Portfolio: Photographs
In her photographic series, حب // LOVE (2021), Alia Ali pushes against the forced reorientation of her native tongue in order to reclaim the beauty and nonviolence of the Arabic language. Employing photography, textile, and text, Ali presents various points of entry into notions of exclusion, erasure, and the politicization of the body and language, demonstrating expanded interpretations of the word “love.”
The formal fluctuations in the composition of the word حب question relational power within societal structures. The beginning of the 21st century was marked by the September 11th attacks, the illegal invasion of Iraq, Abu Ghraib, and the media’s binary portrayal of Arabs as villains or victims. Arabic became a signifier for violence to the point that Arabophones refrained from speaking in public in fear of being sequestered for “suspicious behavior.” To protect themselves, people changed their names and children lost their native tongue, leading to the erasure of an entire generation’s stories, heritage, and connection to their roots.

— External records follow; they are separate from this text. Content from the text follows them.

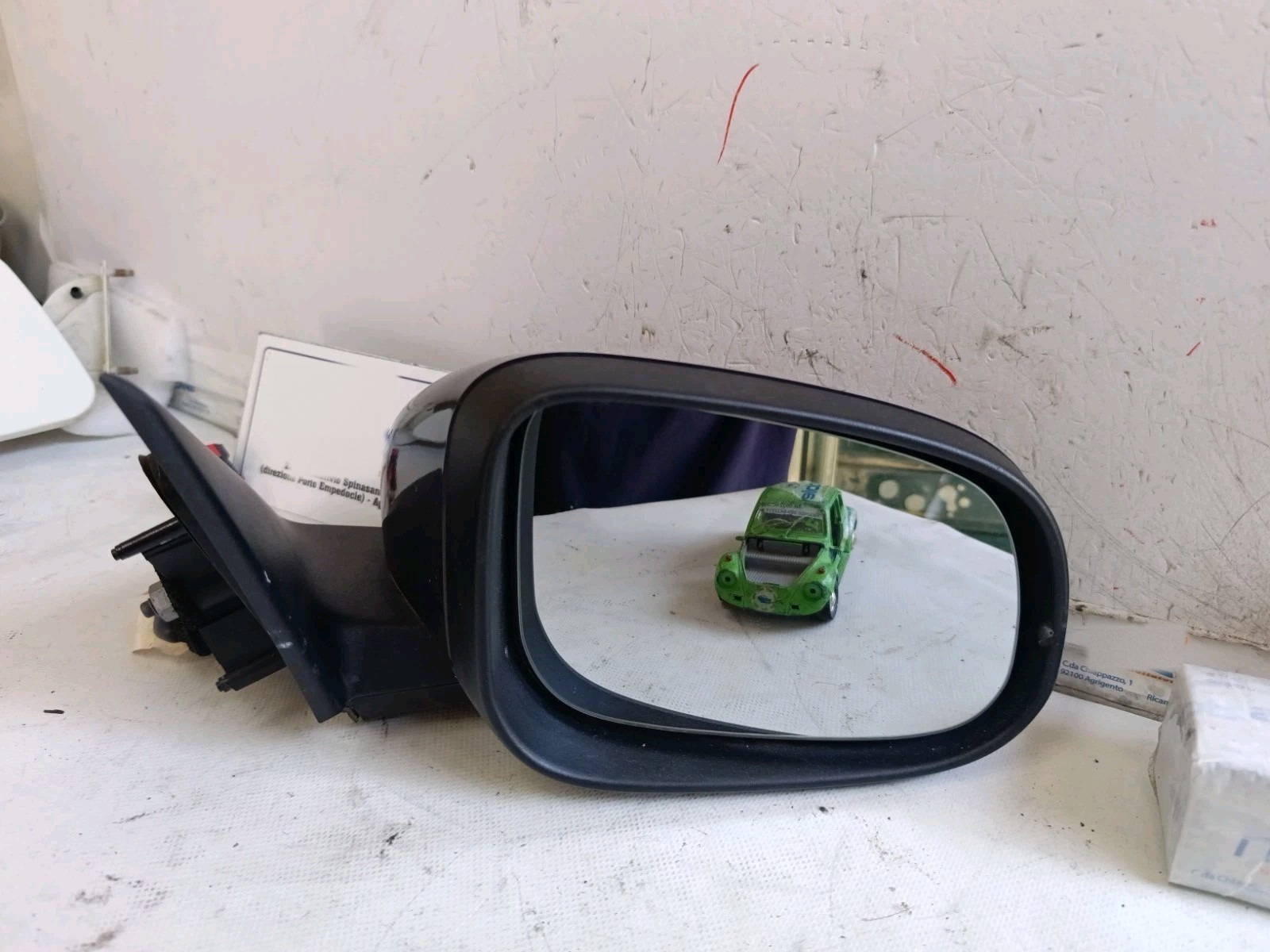 Miniatura 13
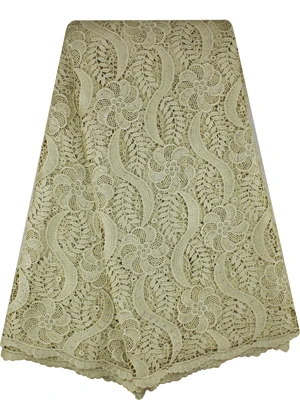 CP0062 beige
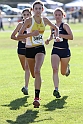 2011 Nike XC Invite-091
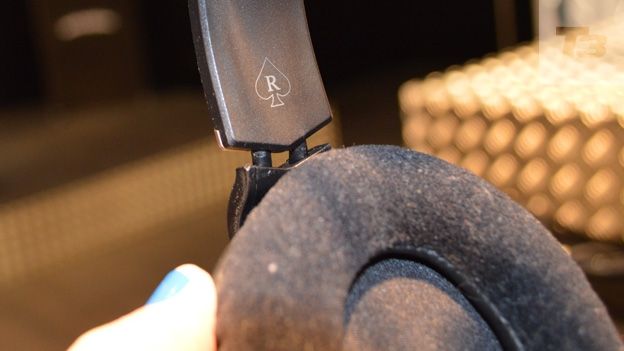 Motorheadphones review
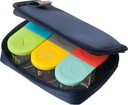 sagely-navy-weekend-travel-portable-medi-3.jpg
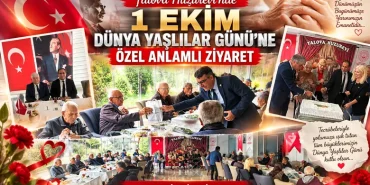 Yalova Huzurevi’nde 1 Ekim Dünya Yaşlılar Günü’ne Özel Anlamlı Ziyaret 13 Yalova Huzurevi’nde 1 Ekim Dünya Yaşlılar Günü’ne Özel Anlamlı Ziyaret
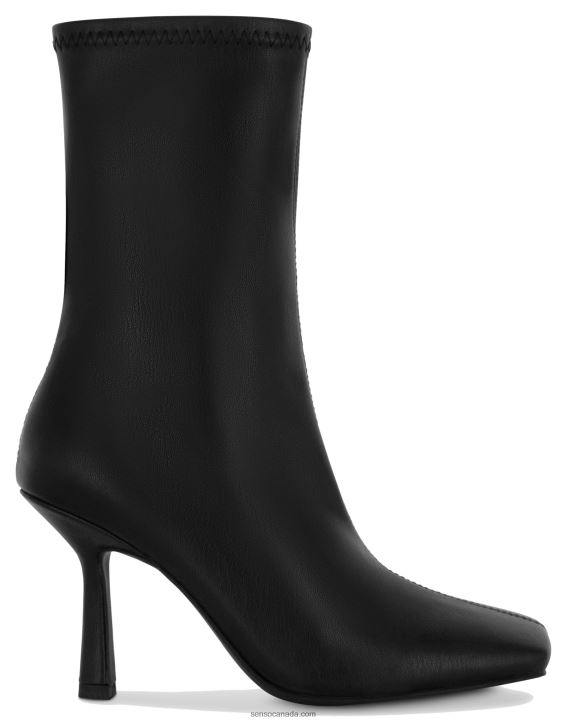 Senso Boots Sora EbonyDD2VP58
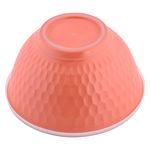 Set-Mainstays-De-3-Bowl-Pl-sticos-10-9-Y-7-Plg-9-74395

حب // LOVE is an intervention to this pattern, subverting fear through color and light by expanding the capacity of language rather than accepting its limitations. Derived from two letters, ح and ب, which when put together carries multiple meanings, including seed, fruit, affection and love, حب is not static nor is it singular in its meaning or expressions—it is infinite, fluid, and flexible. Ali’s gesture of repeating hand-painted patterns is different each time, demonstrating the endless ways a word can radically alter our thought processes and ways of existing.